*** Opening of Source records ***
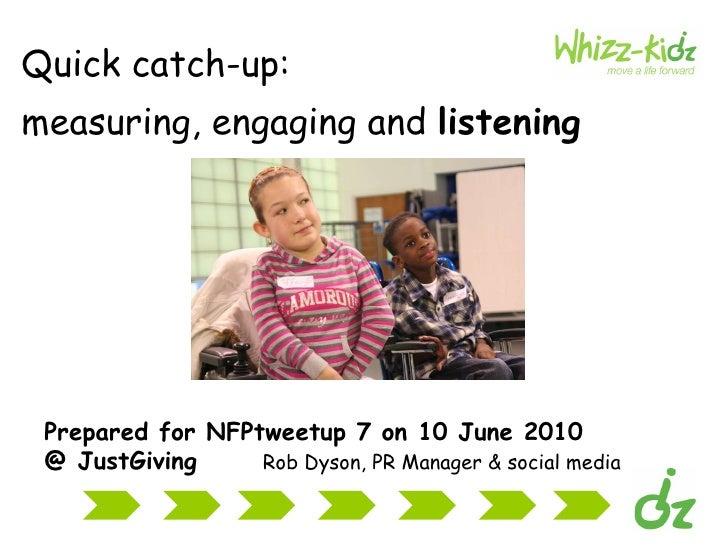 <ul><li>Quick catch-up: </li></ul><ul><li>measuring, engaging and  listening   </li></ul>Prepared for NFPtweetup 7 on 10 J...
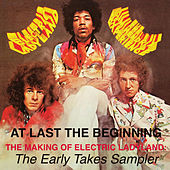 At Last...The Beginning - The Making Of Electric Ladyland: The Early Takes Sampler von Jimi Hendrix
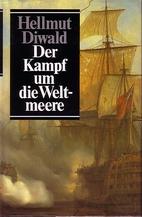 Der Kampf um die Weltmeere by Hellmut Diwald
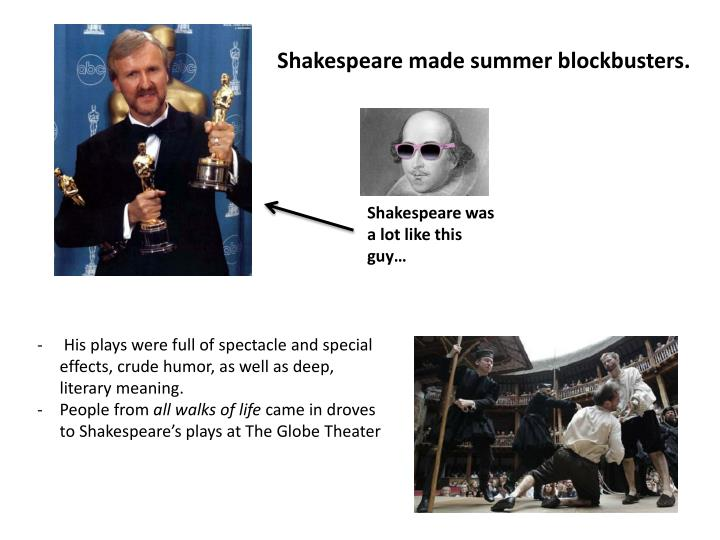 Shakespeare made summer blockbusters.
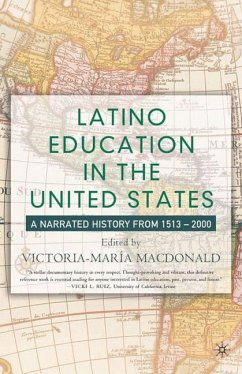 Latino Education in the United States: A Narrated History from 1513-2000 - MacDonald, Victoria-María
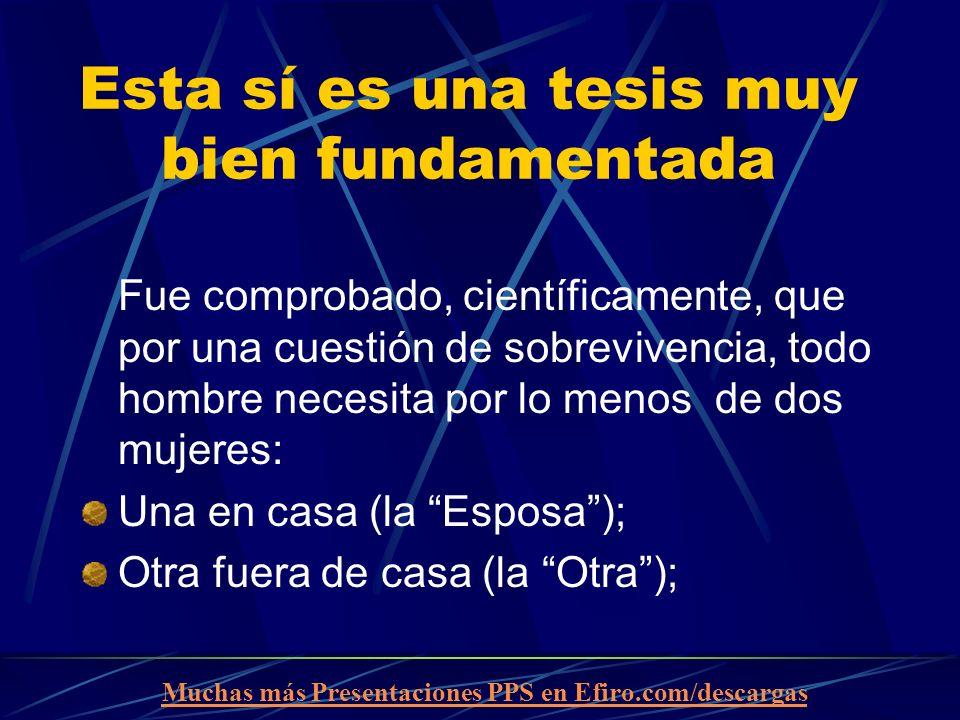 Muchas más Presentaciones PPS en Efiro.com/descargas Esta sí es una tesis muy bien fundamentada Fue comprobado, científicamente, que por una cuestión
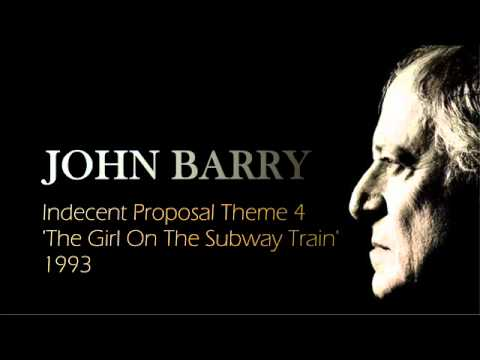 JOHN BARRY  'Indecent Proposal Theme' 4 - The Girl On The Subway Train 1993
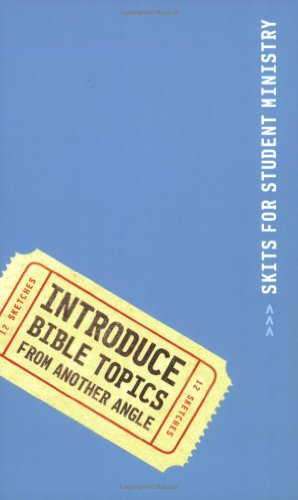 INTRODUCE Bible Topics from Another Angle (Skits for Student Ministry)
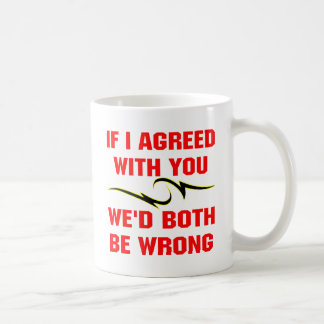 Si j'étais d'accord avec vous nous tous les deux mug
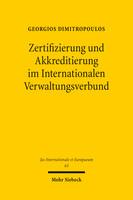 Zertifizierung und Akkreditierung im Internationalen Verwaltungsverbund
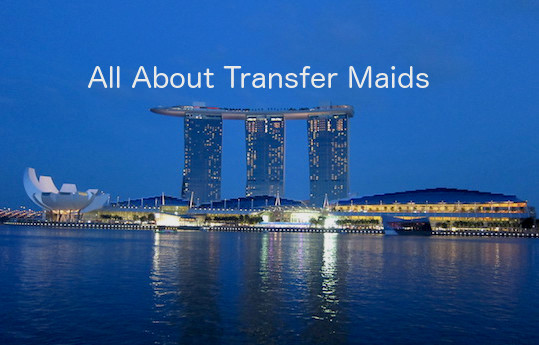 Transfer maids in Singapore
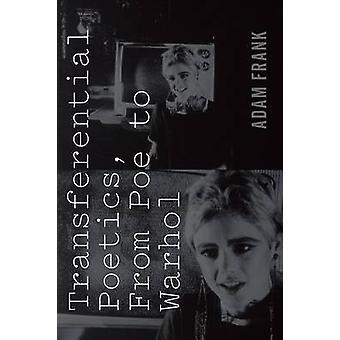 Transferential Poetik - von Poe bis Warhol von Adam Frank - 978082326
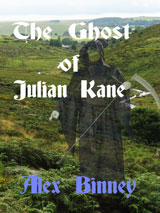 The Ghost of Julian Kane by Alex Binney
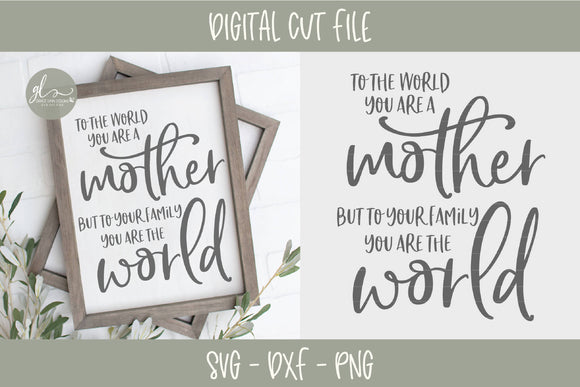 To The World You Are A Mother But To Your Family You Are The World - SVG Cut File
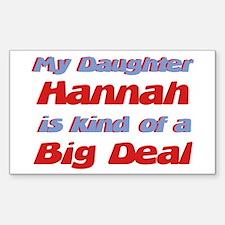My Daughter Hannah - Big Deal Rectangle Decal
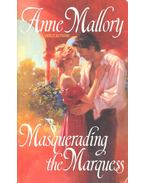Masquerading the Marquess - MALLORY, ANNE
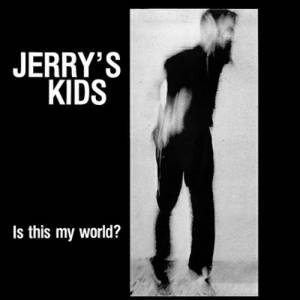 Jerry's Kids: Is This My World? - Cover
*** Close of Source records ***
> [Requirement]: Starting at the line that contains "Si j'étais d'accord", reproduce each line exactly through the end of the entries above, leaving every picture out.

> [Solved problem]:
 Si j'étais d'accord avec vous nous tous les deux mug
 Zertifizierung und Akkreditierung im Internationalen Verwaltungsverbund
 Transfer maids in Singapore
 Transferential Poetik - von Poe bis Warhol von Adam Frank - 978082326
 The Ghost of Julian Kane by Alex Binney
 To The World You Are A Mother But To Your Family You Are The World - SVG Cut File
My Daughter Hannah - Big Deal Rectangle Decal
Masquerading the Marquess - MALLORY, ANNE
 Jerry's Kids: Is This My World? - Cover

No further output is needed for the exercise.